◆ Problem to work on
Set down the material once more, exactly as it appears.

◆ Record extracts
════════════════

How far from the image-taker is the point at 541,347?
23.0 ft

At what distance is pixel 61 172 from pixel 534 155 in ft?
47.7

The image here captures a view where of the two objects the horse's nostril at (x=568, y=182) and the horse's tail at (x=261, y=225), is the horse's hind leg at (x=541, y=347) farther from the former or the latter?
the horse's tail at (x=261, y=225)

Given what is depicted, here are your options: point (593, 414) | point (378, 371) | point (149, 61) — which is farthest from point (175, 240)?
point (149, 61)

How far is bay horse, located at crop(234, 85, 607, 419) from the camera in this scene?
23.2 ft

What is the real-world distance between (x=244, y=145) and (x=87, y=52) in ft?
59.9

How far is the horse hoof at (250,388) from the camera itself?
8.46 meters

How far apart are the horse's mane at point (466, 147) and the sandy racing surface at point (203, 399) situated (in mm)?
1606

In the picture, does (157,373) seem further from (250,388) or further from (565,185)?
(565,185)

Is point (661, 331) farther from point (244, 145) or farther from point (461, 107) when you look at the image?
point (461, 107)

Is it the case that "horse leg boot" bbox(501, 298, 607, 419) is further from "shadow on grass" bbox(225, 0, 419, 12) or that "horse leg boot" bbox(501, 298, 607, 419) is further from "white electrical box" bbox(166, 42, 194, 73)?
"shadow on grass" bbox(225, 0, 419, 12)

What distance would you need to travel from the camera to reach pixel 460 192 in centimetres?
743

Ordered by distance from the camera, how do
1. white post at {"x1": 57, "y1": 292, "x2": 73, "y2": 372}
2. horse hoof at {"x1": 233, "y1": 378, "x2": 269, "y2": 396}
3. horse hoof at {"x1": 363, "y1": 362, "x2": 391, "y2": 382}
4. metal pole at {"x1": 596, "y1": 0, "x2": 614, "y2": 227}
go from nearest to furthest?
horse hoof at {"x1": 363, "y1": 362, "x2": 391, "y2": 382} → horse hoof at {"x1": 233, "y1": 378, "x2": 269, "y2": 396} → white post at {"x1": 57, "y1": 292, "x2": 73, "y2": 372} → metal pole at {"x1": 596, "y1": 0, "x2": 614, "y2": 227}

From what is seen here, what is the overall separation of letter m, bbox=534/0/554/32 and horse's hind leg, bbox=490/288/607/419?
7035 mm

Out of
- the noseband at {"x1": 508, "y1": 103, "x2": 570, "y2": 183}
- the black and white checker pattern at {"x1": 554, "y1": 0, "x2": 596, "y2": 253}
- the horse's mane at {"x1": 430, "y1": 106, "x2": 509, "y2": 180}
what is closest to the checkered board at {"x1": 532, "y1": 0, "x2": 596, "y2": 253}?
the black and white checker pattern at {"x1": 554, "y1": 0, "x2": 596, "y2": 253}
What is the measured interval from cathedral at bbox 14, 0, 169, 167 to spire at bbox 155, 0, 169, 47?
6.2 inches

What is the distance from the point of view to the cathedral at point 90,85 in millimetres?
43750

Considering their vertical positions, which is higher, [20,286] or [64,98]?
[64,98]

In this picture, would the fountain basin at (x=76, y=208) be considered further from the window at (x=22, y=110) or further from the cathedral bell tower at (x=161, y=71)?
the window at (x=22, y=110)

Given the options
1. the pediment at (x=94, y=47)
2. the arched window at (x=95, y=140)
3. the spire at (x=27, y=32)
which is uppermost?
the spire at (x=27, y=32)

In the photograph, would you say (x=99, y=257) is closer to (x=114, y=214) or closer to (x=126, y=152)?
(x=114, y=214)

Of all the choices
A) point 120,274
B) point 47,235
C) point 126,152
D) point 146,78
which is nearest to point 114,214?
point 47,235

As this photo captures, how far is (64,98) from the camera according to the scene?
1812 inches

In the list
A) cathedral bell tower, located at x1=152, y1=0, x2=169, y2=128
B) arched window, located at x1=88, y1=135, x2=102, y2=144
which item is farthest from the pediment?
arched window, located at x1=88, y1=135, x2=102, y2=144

════════════════

◆ Written answer
How far from the image-taker is the point at 541,347?
23.0 ft

At what distance is pixel 61 172 from pixel 534 155 in ft?
47.7

The image here captures a view where of the two objects the horse's nostril at (x=568, y=182) and the horse's tail at (x=261, y=225), is the horse's hind leg at (x=541, y=347) farther from the former or the latter?
the horse's tail at (x=261, y=225)

Given what is depicted, here are your options: point (593, 414) | point (378, 371) | point (149, 61) — which is farthest from point (175, 240)?
point (149, 61)

How far is bay horse, located at crop(234, 85, 607, 419) from the camera in this scene?
23.2 ft

What is the real-world distance between (x=244, y=145) and (x=87, y=52) in ft?
59.9

How far is the horse hoof at (250,388) from the camera itself?
8.46 meters

How far apart are the horse's mane at point (466, 147) and the sandy racing surface at point (203, 399) situated (in mm)?
1606

In the picture, does (157,373) seem further from (250,388) or further from (565,185)?
(565,185)

Is point (661, 331) farther from point (244, 145) or farther from point (461, 107) when you look at the image?
point (461, 107)

Is it the case that "horse leg boot" bbox(501, 298, 607, 419) is further from "shadow on grass" bbox(225, 0, 419, 12) or that "horse leg boot" bbox(501, 298, 607, 419) is further from "white electrical box" bbox(166, 42, 194, 73)?
"shadow on grass" bbox(225, 0, 419, 12)

What distance would you need to travel from the camera to reach pixel 460 192 in centimetres?
743

Ordered by distance from the camera, how do
1. white post at {"x1": 57, "y1": 292, "x2": 73, "y2": 372}
2. horse hoof at {"x1": 233, "y1": 378, "x2": 269, "y2": 396}
3. horse hoof at {"x1": 363, "y1": 362, "x2": 391, "y2": 382}
4. metal pole at {"x1": 596, "y1": 0, "x2": 614, "y2": 227}
go from nearest to furthest?
horse hoof at {"x1": 363, "y1": 362, "x2": 391, "y2": 382} → horse hoof at {"x1": 233, "y1": 378, "x2": 269, "y2": 396} → white post at {"x1": 57, "y1": 292, "x2": 73, "y2": 372} → metal pole at {"x1": 596, "y1": 0, "x2": 614, "y2": 227}

From what is seen here, what is the overall separation of letter m, bbox=534/0/554/32 and horse's hind leg, bbox=490/288/607/419?
7035 mm

Out of
- the noseband at {"x1": 508, "y1": 103, "x2": 570, "y2": 183}
- the black and white checker pattern at {"x1": 554, "y1": 0, "x2": 596, "y2": 253}
- the horse's mane at {"x1": 430, "y1": 106, "x2": 509, "y2": 180}
what is closest to the checkered board at {"x1": 532, "y1": 0, "x2": 596, "y2": 253}?
the black and white checker pattern at {"x1": 554, "y1": 0, "x2": 596, "y2": 253}
What is the measured interval from cathedral at bbox 14, 0, 169, 167 to spire at bbox 155, 0, 169, 47?
6.2 inches

What is the distance from the point of view to the cathedral at point 90,85 in millimetres?
43750

Considering their vertical positions, which is higher, [20,286] or [64,98]?
[64,98]

In this picture, would the fountain basin at (x=76, y=208) be considered further from the window at (x=22, y=110) or further from the cathedral bell tower at (x=161, y=71)?
the window at (x=22, y=110)

Given the options
1. the pediment at (x=94, y=47)
2. the arched window at (x=95, y=140)
3. the spire at (x=27, y=32)
which is uppermost?
the spire at (x=27, y=32)

In the photograph, would you say (x=99, y=257) is closer to (x=114, y=214) or closer to (x=126, y=152)?
(x=114, y=214)

Of all the choices
A) point 120,274
B) point 47,235
C) point 126,152
D) point 146,78
which is nearest to point 114,214?
point 47,235

As this photo captures, how far is (64,98) from the camera according to the scene?
1812 inches

In the list
A) cathedral bell tower, located at x1=152, y1=0, x2=169, y2=128
B) arched window, located at x1=88, y1=135, x2=102, y2=144
which item is farthest from the pediment?
arched window, located at x1=88, y1=135, x2=102, y2=144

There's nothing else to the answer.